Saved data entries
****************
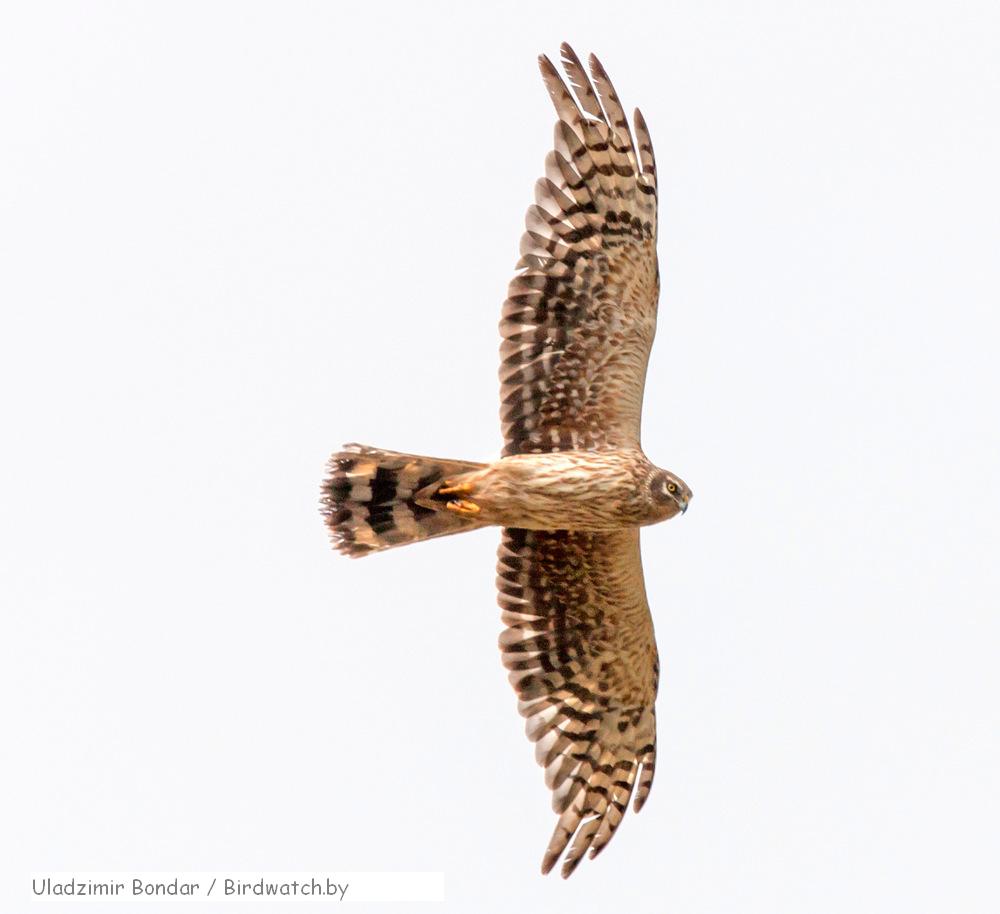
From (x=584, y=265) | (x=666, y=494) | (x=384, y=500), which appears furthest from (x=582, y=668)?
(x=584, y=265)

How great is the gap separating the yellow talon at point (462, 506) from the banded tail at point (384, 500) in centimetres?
7

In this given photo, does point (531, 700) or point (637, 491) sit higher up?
point (637, 491)

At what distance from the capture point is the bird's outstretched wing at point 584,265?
1338 cm

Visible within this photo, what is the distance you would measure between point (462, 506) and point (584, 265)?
1639 mm

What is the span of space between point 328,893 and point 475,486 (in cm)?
294

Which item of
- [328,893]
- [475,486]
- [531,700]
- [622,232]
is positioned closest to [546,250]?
[622,232]

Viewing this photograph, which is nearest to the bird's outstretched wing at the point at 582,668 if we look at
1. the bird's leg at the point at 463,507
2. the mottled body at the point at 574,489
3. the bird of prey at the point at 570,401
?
the bird of prey at the point at 570,401

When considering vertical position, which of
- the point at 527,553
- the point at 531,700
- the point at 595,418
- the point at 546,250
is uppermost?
the point at 546,250

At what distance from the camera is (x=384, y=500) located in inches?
539

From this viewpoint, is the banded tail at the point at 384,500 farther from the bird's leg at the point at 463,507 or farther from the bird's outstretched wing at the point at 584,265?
the bird's outstretched wing at the point at 584,265

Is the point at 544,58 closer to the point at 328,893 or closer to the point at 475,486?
the point at 475,486

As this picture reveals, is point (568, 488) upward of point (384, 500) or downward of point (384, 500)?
upward

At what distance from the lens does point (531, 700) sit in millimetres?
14320

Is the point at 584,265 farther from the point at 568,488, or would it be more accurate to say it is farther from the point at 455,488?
the point at 455,488
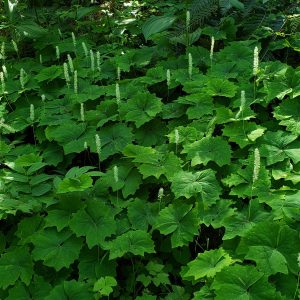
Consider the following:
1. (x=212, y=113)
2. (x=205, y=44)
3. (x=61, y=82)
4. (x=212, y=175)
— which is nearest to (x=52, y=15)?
(x=61, y=82)

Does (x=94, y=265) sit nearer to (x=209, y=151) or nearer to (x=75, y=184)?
(x=75, y=184)

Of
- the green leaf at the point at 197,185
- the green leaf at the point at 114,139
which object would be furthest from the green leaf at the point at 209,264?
the green leaf at the point at 114,139

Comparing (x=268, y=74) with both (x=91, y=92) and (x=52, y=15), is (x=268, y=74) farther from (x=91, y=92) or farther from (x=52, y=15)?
(x=52, y=15)

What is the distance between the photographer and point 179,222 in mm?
2729

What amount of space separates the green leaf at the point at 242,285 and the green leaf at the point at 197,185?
0.59 meters

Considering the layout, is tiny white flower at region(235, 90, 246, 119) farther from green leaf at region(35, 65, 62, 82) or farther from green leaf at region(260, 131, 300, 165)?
green leaf at region(35, 65, 62, 82)

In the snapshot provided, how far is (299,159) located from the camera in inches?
114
****************
- _EXERCISE AIM_: Render every line of the material above as a JSON list of strings, one string per line and no strings for blank lines. Leave out the pictures.

- _WORKED SOLUTION_:
[
  "From (x=584, y=265) | (x=666, y=494) | (x=384, y=500), which appears furthest from (x=582, y=668)?",
  "(x=584, y=265)",
  "How great is the gap separating the yellow talon at point (462, 506) from the banded tail at point (384, 500) in centimetres?",
  "7",
  "In this given photo, does point (531, 700) or point (637, 491) sit higher up?",
  "point (637, 491)",
  "At what distance from the capture point is the bird's outstretched wing at point 584,265?",
  "1338 cm",
  "Visible within this photo, what is the distance you would measure between point (462, 506) and point (584, 265)?",
  "1639 mm",
  "What is the span of space between point 328,893 and point 475,486 (in cm)?",
  "294",
  "Which item of",
  "- [328,893]",
  "- [475,486]",
  "- [531,700]",
  "- [622,232]",
  "is positioned closest to [546,250]?",
  "[622,232]",
  "Viewing this photograph, which is nearest to the bird's outstretched wing at the point at 582,668 if we look at",
  "1. the bird's leg at the point at 463,507",
  "2. the mottled body at the point at 574,489",
  "3. the bird of prey at the point at 570,401",
  "?",
  "the bird of prey at the point at 570,401",
  "When considering vertical position, which of",
  "- the point at 527,553",
  "- the point at 531,700",
  "- the point at 595,418",
  "- the point at 546,250",
  "is uppermost?",
  "the point at 546,250",
  "At what distance from the camera is (x=384, y=500) located in inches?",
  "539",
  "From this viewpoint, is the banded tail at the point at 384,500 farther from the bird's leg at the point at 463,507 or farther from the bird's outstretched wing at the point at 584,265?",
  "the bird's outstretched wing at the point at 584,265",
  "Is the point at 544,58 closer to the point at 328,893 or closer to the point at 475,486?",
  "the point at 475,486",
  "As this picture reveals, is point (568, 488) upward of point (384, 500) or downward of point (384, 500)?",
  "upward",
  "At what distance from the lens does point (531, 700) sit in millimetres?",
  "14320",
  "Is the point at 584,265 farther from the point at 568,488, or would it be more accurate to say it is farther from the point at 455,488?",
  "the point at 455,488",
  "Consider the following:",
  "1. (x=212, y=113)",
  "2. (x=205, y=44)",
  "3. (x=61, y=82)",
  "4. (x=212, y=175)",
  "— which is nearest to (x=52, y=15)?",
  "(x=61, y=82)",
  "Does (x=94, y=265) sit nearer to (x=209, y=151) or nearer to (x=75, y=184)?",
  "(x=75, y=184)",
  "Of",
  "- the green leaf at the point at 197,185",
  "- the green leaf at the point at 114,139",
  "which object would be furthest from the green leaf at the point at 209,264?",
  "the green leaf at the point at 114,139",
  "Comparing (x=268, y=74) with both (x=91, y=92) and (x=52, y=15), is (x=268, y=74) farther from (x=91, y=92) or farther from (x=52, y=15)?",
  "(x=52, y=15)",
  "What is the distance between the photographer and point 179,222 in mm?",
  "2729",
  "What amount of space separates the green leaf at the point at 242,285 and the green leaf at the point at 197,185?",
  "0.59 meters",
  "Considering the layout, is tiny white flower at region(235, 90, 246, 119) farther from green leaf at region(35, 65, 62, 82) or farther from green leaf at region(260, 131, 300, 165)?",
  "green leaf at region(35, 65, 62, 82)",
  "In the snapshot provided, how far is (299,159) located from the camera in inches?",
  "114"
]